In a column for the Washington Post, George Will–someone with whom I have rarely agreed–noted that there is “no bottom” to Trumpian awfulness, and insisted that we must defeat not just Trump but his enablers.
This unraveling presidency began with the Crybaby-in-Chief banging his spoon on his highchair tray to protest a photograph — a photograph — showing that his inauguration crowd the day before had been smaller than the one four years previous. Since then, this weak person’s idea of a strong person, this chest-pounding advertisement of his own gnawing insecurities, this low-rent Lear raging on his Twitter-heath has proven that the phrase malignant buffoon is not an oxymoron.
The Lincoln Project, formed by “Never Trump” Republicans, has aired some of the most hard-hitting ads highlighting Trump’s racist appeal.
As bad as it has been, things are now getting much, much worse.

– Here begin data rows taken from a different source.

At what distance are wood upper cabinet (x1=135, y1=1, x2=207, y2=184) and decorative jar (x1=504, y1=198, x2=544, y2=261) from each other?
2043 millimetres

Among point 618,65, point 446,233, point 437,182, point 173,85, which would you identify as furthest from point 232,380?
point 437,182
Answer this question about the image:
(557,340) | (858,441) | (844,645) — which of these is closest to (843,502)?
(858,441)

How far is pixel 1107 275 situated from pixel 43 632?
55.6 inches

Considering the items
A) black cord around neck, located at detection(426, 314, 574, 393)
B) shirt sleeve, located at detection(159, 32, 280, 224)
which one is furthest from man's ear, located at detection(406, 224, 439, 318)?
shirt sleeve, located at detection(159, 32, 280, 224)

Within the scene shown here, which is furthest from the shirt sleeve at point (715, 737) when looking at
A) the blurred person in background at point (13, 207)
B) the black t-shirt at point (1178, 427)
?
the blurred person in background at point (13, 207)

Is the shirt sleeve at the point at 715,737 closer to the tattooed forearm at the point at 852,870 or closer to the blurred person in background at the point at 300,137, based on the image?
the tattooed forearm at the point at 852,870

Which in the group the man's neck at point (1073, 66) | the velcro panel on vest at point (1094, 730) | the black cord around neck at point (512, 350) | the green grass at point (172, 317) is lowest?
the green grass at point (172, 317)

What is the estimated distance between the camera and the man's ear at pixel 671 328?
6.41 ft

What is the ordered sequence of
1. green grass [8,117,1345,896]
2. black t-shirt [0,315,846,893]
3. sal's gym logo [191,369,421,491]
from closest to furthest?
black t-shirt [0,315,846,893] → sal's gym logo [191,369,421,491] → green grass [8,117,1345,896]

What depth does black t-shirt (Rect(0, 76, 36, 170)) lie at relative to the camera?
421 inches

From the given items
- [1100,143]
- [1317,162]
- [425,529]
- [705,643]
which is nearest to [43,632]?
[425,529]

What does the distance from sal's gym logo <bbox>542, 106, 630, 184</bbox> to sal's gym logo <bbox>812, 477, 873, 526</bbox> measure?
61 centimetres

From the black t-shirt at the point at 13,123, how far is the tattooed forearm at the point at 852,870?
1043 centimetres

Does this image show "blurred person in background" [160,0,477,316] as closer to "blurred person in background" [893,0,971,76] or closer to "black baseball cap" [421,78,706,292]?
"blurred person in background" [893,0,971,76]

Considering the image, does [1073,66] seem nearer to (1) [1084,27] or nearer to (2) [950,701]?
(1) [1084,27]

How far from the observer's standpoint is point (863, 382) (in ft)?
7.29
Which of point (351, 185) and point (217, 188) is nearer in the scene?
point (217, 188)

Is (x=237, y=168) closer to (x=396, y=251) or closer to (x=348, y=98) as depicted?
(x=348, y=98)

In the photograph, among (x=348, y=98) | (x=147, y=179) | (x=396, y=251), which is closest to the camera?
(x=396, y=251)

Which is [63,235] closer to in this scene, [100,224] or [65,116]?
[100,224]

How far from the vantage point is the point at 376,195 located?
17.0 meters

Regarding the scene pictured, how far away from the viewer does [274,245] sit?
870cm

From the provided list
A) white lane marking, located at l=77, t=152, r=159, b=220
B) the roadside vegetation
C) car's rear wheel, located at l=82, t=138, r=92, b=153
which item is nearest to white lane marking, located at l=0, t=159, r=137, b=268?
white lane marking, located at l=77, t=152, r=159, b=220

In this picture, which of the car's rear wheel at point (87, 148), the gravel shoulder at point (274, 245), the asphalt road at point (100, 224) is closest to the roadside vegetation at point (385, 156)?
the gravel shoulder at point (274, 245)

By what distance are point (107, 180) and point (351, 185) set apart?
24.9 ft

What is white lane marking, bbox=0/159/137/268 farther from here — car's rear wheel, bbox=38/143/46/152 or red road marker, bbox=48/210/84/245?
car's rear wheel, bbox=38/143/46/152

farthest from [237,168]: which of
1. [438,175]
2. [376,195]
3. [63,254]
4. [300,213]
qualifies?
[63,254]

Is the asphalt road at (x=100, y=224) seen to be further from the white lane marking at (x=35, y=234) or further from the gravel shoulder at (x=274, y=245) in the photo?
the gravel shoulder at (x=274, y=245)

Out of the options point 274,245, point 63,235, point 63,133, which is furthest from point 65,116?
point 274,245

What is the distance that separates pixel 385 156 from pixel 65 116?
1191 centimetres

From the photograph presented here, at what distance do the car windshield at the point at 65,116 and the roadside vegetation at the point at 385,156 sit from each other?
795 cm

I have previously characterized this administration as a marriage of the Mafia and the Keystone Kops. But I omitted the Brown Shirts.
Krugman’s column focuses on the way the Mafia contingent has used and abused the Keystone Kop contingent. Will and several other commentators from varying political perspectives have focused on the ineptitude, ignorance and (almost) comical incompetence of Trump and his cronies–the behaviors that remind me so forcefully of the Keystone Kops.
But the administration’s appalling response to the protests reminded me that there is a far more threatening parallel: the genuine “thugs” who are all too eager to smash and burn and incite, to turn peaceful demonstrations into justifications for imposing a police state that would protect white supremacy.
The demonstrations and chaos have reminded many of us oldsters of the rioting and mayhem that took place in the 60s. However, unless my memory is faulty–which is certainly possible– there are some very significant differences.
When I see the television coverage and cellphone videos of the current protests, I see an enormous white presence–it often seems 50/50–evidence that many, many white people understand (as those saccharine TV commercials during the Coronavirus conclude) “we are all in this together.”
Interestingly, in the videos I have seen of people breaking windows and looting, more than half of those caught on camera have been white. (Trump says they are “Antifa;” it is far more likely that they are his storm troopers.)
The final difference: Nixon may have been a crook. He was certainly paranoid, racist and anti-Semitic. But next to Trump, he was a paragon of benign sanity.
How these differences will play out depends on how many Americans–covertly or overtly–sympathize with the Storm Troopers, and how many understand that we really are all in this together.
I think it was Mark Twain who said history doesn’t repeat itself, but it does rhyme. It’s up to us to make sure that this rhyme ends on a positive note.